→ PASAJE FACILITADO
§

Inicio » Edición Impresa » CINE » Retrato de una impostora

Retrato de una impostora

CINE

 

La mujer sin cabeza (Argentina/España/Francia/Italia, 2008). Dirección y guión: Lucrecia Martel. Fotografía: Bárbara Álvarez. Intérpretes: María Onetto, María Vaner, Claudia Cantero, Inés Efrón, Daniel Genoud, César Bordón, Guillermo Arengo.

 

Una mujer pierde la cabeza pero eso –su cabeza– es casi lo único que vemos de ella durante toda la película. Una cabeza teñida de rubio, para colmo; es decir, en un mundo como el de Salta, poblado de cabezas oscuras, una cabeza dos veces visible; o tres, si tenemos en cuenta que el afiche de La mujer sin cabeza es la cabeza de la mujer, o más bien el pelo solo, sin la cabeza: el logotipo mismo de la acefalía. Se dirá que “perder la cabeza” es una metáfora, y que la peluca exuberante del afiche no puede ser sino un chiste. Pero eso no hace las cosas más simples; al contrario. Porque ¿cómo algo tan superficial como una cabellera podría hacer las veces de una catástrofe tan recóndita como perder la cabeza? Dicho de otro modo: ¿qué clase de chiste es un chiste de metáfora? Si la heroína de la última película de Lucrecia Martel pierde la cabeza en sentido figurado (y habría que pensar hasta qué punto el suceso que hace que la pierda –el accidente en el camino– no es en realidad el efecto, la consecuencia, la verificación del signo –el teñido de rubio– que anuncia que la perderá desde el principio de la película), el film, por su parte, hace todo menos dar esa pérdida por sentada; figura la pérdida volviéndola literal, poniendo en su lugar otra cosa, otra cabeza, una cabeza rubia, teñida, donde antes estaba la original, color castaño oscuro. ¿Cómo se llama eso? Es lo primero que cualquiera –menos quizá los centinelas del frescor, más desafiados por el placer de detectar la entrada de Martel en el “martelismo” que por el de ver y pensar lo que puede haber de nuevo en sus películas– se pregunta cuando ve La mujer sin cabeza.

¿Cómo se llama eso que pasa cuando lo que falta no sólo está todo el tiempo a la vista sino que se ve dos veces, una porque por su novedad –el teñido– se ve como por primera vez y pone a los otros en posición de no poder dejar de verlo, la otra porque casi no compite con otra cosa en el cuadro, a tal punto lo atrae, lo ocupa, lo colma? ¿Cómo se llama o qué es? ¿Es uno de esos síndromes de disfuncionalidad sensible que describen los libros de Oliver Sacks, como el de los que ven sólo lo que tienen a la izquierda del campo visual o únicamente cierta gama de colores? ¿Una de esas magias químicas con las que los forenses hacen visible lo que no está pero estuvo alguna vez, lo que no se ve pero está, lo que quedó de lo que estuvo en la escena del crimen? ¿Es una figura retórica no inventariada, una antimetáfora integral donde convergen una maniobra de los sentidos, una operación formal, una serie de estrategias de puesta en escena?

§

Registros de datos guardados:

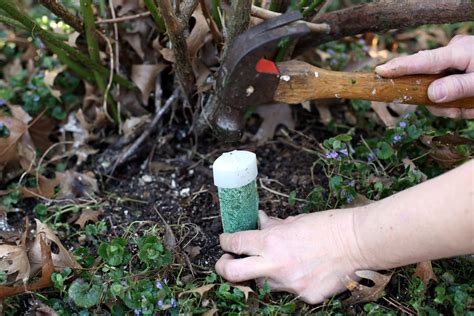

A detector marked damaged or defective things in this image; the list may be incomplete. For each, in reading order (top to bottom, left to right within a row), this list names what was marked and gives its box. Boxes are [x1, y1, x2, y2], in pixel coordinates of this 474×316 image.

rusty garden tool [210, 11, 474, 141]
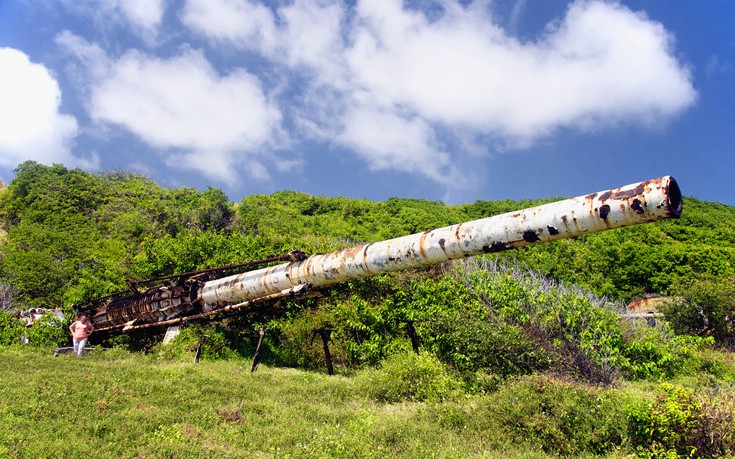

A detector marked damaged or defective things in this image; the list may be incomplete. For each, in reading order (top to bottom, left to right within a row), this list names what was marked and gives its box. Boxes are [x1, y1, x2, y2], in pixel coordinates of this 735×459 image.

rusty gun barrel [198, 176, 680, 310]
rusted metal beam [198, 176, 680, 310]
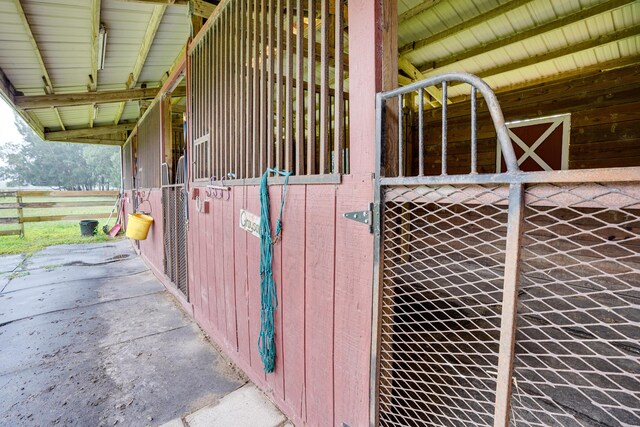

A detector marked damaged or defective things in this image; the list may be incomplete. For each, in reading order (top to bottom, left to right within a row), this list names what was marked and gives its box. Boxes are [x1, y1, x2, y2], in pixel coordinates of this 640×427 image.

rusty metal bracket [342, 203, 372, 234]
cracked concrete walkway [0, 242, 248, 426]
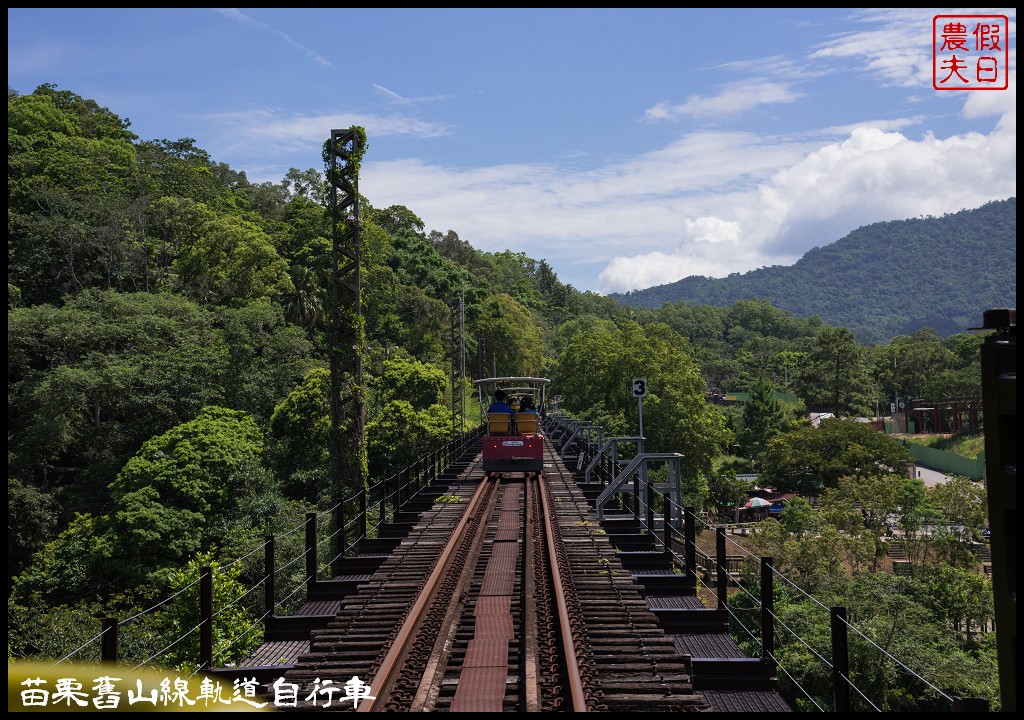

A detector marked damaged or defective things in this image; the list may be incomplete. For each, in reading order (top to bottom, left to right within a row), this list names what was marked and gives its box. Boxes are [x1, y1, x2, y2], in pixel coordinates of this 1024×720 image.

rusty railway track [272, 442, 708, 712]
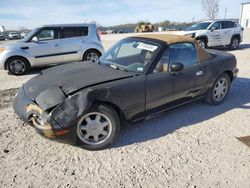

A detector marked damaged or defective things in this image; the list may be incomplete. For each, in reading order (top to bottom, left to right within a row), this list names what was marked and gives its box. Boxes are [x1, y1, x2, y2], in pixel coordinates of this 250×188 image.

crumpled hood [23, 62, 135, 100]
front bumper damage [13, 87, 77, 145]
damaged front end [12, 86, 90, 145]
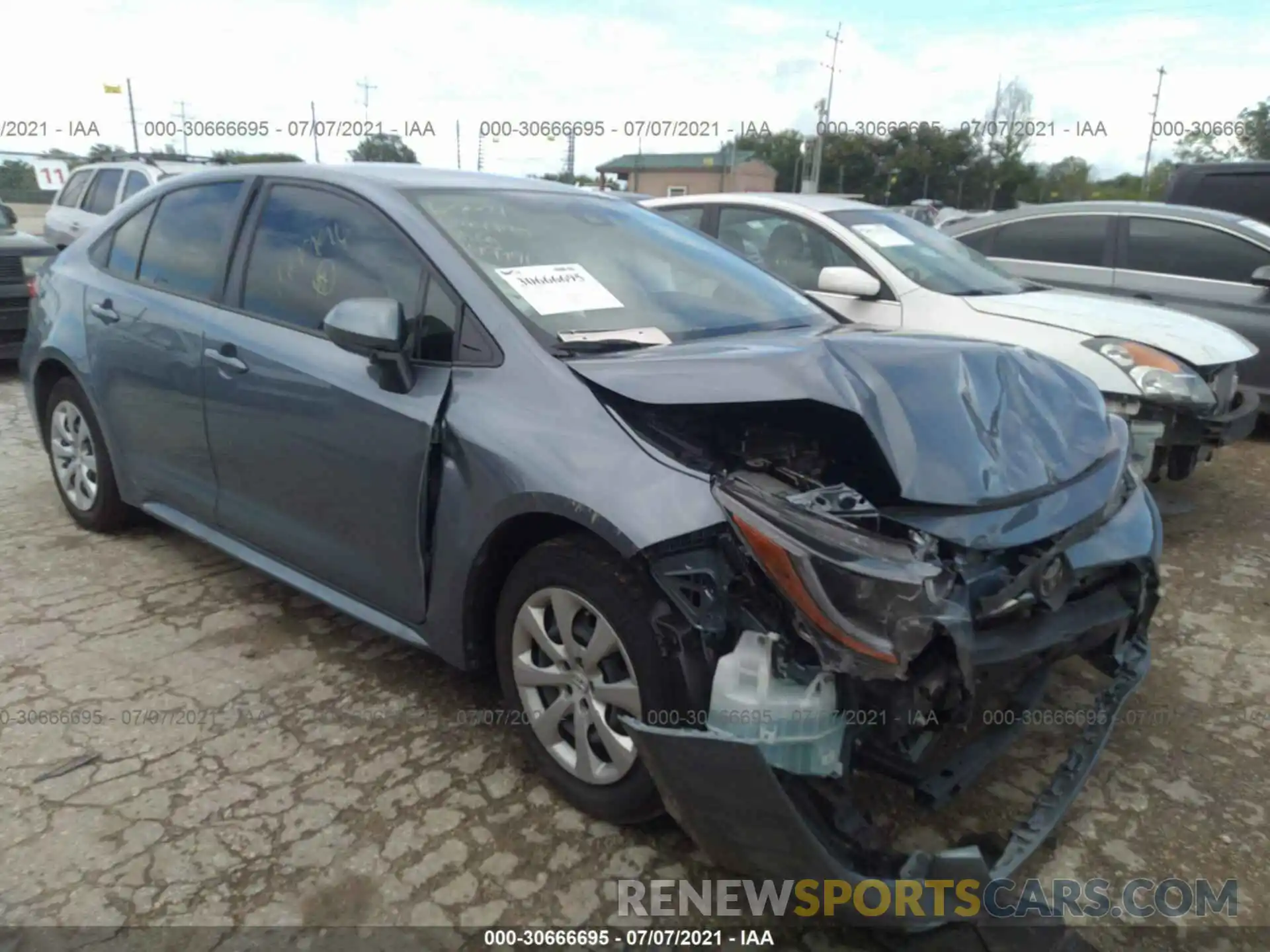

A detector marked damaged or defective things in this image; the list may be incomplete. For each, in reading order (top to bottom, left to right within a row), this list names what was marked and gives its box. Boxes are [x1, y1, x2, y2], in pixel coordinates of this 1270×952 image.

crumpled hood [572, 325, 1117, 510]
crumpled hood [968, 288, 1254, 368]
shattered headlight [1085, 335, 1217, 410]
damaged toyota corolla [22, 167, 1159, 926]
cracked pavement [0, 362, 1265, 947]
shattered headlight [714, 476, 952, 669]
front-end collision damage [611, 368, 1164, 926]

§

→ ENUNCIADO
Transcribe tal cual, de la reseña sobre La mujer sin cabeza, todo lo que va desde "La mujer sin cabeza (Argentina/España/Francia/Italia, 2008)." hasta "Bordón, Guillermo Arengo.".

→ RESULTADO
La mujer sin cabeza (Argentina/España/Francia/Italia, 2008). Dirección y guión: Lucrecia Martel. Fotografía: Bárbara Álvarez. Intérpretes: María Onetto, María Vaner, Claudia Cantero, Inés Efrón, Daniel Genoud, César Bordón, Guillermo Arengo.